Print the material below line for line, changing nothing.
** START Material for this exercise **
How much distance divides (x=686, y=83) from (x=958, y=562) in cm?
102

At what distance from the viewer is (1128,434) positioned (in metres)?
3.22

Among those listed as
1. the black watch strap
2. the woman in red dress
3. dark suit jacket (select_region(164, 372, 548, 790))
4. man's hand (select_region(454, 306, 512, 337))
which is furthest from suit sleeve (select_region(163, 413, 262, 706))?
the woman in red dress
** END Material for this exercise **
_Exercise output_.
How much distance divides (x=686, y=83) from (x=958, y=562) in cm?
102

At what distance from the viewer is (1128,434) positioned (in metres)?
3.22

Among those listed as
1. the black watch strap
2. the woman in red dress
3. dark suit jacket (select_region(164, 372, 548, 790))
4. man's hand (select_region(454, 306, 512, 337))
which is furthest from suit sleeve (select_region(163, 413, 262, 706))?
the woman in red dress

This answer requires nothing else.